Film psychologique, voilà comment résumé ce film lent, lent, très lent. Jean-Pierre Darroussin joue très bien, il a la "gueule de l'emploi", dans ce film qui raconte l'histoire d'un banquier sous pression par sa hiérarchie suite à la crise. Mais c'est tout ce qui a de bien ! Le film commence par la fin, le jour où Darroussin tue ses collègues, puis tout le reste c'est des séquences de sa vie, mais ce n'est pas intéressant, j'ai envie de dire, qu'a la limite, on s'en fout car on se doute pourquoi il en est arrivé là : crise-banque-faillite. La fin aussi est sans surprise Ce film m'a fait pensé à "Les choses de la vie" avec Michel Piccoli et Romy Schneider. Même idée d'un homme entrain de mourir qui revoie sa vie passer. Mais n'est pas Claude Sautet qui veut.

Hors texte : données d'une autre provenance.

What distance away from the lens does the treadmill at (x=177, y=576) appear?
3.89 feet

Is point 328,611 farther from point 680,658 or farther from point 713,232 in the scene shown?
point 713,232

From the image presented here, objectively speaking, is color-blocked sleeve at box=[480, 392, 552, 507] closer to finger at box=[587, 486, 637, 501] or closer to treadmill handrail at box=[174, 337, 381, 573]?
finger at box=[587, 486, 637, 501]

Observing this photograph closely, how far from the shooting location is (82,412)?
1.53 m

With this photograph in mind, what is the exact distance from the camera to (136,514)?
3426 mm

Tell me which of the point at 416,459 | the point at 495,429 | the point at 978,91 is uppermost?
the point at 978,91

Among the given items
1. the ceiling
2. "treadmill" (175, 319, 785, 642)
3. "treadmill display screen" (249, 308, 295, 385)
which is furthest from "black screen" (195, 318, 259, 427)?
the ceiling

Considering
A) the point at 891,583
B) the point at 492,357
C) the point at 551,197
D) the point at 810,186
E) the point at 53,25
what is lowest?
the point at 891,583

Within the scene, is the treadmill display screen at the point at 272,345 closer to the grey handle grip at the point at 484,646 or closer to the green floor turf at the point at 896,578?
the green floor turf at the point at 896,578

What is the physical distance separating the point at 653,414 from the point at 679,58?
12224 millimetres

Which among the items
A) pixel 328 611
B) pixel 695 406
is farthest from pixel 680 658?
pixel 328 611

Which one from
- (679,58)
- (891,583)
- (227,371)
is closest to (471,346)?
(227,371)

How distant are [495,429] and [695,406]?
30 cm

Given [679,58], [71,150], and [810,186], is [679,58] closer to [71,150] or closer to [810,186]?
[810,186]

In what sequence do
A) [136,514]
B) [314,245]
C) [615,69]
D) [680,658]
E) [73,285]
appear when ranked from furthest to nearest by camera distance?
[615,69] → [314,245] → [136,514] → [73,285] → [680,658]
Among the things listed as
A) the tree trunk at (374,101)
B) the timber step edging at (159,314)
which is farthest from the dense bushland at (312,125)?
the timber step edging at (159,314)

La violence. Elle sourd de l'entreprise bancaire où travaille Paul. Mais il n'en a pas conscience. Il a réussi. A force de travail opiniâtre à accumuler les profits en vendant n'importe quels "produits financiers" aux clients, il a grimpé dans la hiérarchie sans se poser de questions. Il est reconnu (mais pourquoi ?), récompensé, comblé. Chez lui, rien ne dépasse. Bon petit soldat de la croissance, il est totalement banal et cela rend le film encore plus fort.

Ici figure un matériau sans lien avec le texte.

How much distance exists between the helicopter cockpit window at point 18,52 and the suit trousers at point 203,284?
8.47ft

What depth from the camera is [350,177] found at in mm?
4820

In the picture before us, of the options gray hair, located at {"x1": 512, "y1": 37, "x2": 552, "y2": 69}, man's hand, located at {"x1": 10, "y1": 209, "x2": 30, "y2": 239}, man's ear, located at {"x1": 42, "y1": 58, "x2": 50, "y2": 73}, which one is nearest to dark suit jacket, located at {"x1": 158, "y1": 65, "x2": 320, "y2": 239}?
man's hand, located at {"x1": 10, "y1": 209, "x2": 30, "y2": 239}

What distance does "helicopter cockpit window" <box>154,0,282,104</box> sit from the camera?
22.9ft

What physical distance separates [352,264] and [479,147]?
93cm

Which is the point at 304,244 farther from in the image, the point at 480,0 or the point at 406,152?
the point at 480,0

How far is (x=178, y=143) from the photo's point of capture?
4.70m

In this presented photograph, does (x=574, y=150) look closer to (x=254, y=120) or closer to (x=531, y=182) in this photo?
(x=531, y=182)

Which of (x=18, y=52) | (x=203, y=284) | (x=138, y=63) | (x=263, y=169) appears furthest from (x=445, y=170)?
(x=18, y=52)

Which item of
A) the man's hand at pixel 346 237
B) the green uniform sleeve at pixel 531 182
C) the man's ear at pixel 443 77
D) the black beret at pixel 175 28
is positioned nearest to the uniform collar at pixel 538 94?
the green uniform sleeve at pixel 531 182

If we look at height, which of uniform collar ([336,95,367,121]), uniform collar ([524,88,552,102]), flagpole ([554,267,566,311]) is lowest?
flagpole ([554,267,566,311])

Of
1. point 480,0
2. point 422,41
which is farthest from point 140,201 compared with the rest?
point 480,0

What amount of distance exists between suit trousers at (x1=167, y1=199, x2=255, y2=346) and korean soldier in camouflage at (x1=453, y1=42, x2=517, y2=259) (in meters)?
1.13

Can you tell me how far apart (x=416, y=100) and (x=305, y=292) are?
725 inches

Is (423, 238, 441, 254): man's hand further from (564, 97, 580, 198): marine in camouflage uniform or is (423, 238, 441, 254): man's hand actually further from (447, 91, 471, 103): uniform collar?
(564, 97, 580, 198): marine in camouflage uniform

Et arrive la crise, c'est à dire le résultat logique, inéluctable, de la dérive des pratiques spéculatives à très haut risque (surtout pour les clients et l'intérêt général) dans lesquelles tous se sont laissé glisser douillettement. Et l'entreprise-mère nourricière se retourne contre ses personnels pour tenter d'échapper à la sanction. Arrivent des évaluateurs, des gestionnaires, des restructurateurs, des jeunes types sans connaissance ni expérience, idéalement infects, que Paul accueille avec la confiance du professionnel fort de sa carrière.

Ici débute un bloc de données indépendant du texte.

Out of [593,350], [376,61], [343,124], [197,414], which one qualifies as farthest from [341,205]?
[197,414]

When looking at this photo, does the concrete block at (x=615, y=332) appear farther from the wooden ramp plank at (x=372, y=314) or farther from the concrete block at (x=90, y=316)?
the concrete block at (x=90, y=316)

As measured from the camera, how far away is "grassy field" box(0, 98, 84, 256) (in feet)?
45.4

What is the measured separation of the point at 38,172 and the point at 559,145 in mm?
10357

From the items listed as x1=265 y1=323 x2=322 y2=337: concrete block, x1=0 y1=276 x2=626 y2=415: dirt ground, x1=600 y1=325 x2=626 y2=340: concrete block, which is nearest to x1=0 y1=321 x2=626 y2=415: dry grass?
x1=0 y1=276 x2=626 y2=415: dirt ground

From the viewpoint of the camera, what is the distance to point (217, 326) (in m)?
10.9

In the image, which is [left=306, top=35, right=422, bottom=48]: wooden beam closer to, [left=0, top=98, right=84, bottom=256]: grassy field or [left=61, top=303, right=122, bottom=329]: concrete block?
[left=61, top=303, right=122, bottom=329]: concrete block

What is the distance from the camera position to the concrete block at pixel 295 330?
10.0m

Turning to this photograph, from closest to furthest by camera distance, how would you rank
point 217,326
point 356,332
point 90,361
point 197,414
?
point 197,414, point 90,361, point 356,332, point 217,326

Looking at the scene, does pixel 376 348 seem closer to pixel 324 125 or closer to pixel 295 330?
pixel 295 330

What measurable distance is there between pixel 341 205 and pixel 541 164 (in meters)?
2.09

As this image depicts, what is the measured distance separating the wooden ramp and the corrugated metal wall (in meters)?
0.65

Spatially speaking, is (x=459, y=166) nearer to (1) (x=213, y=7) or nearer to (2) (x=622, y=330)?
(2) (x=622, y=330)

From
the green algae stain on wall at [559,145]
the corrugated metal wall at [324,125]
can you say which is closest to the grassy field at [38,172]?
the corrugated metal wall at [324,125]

Les stakanovistes sont toujours les plus durement frappés quand ils découvrent la violence de la "gestion des ressources humaines", cette dégradation radicale des rapports humains introduite par la révolution néo-capitaliste à laquelle ils ont contribué sans conscience. Tout ce en quoi ils croyaient, tout ce qui les avait construit, tout leur monde s'effondre. Paul se délite sous nos yeux. Effaré, il découvre la lâcheté suicidaire de ses collègues quand il les invite à résister. Et il ne peut fuir vers une autre aventure car l'entreprise a pris toute sa vie. Elle est sa vie. Tout juste si un rêve du temps où il avait encore un peu de liberté lui revient. Partout où il cherche secours, il ne trouve qu'incompréhension, irritation et dérobade. Isolé, miné de l'intérieur par les techniques de harcèlement auxquelles il ne peut répliquer efficacement, Paul s'effondre sur lui-même. Le film commence par l'application de la seule solution qui restait à Paul : retourner vers l'entreprise la violence qu'elle a développée.
Film sobre, condensé, efficace, servi par un Jean-Pierre Darroussin coulé dans la peau douloureuse de Paul.
Qui s'est frotté au harcèlement en revivra les émotions et jouira de l'une des premières scènes du film. Qui ne connaît pas encore pourra s'y préparer ou reconnaître ce qu'il n'a pas encore identifié.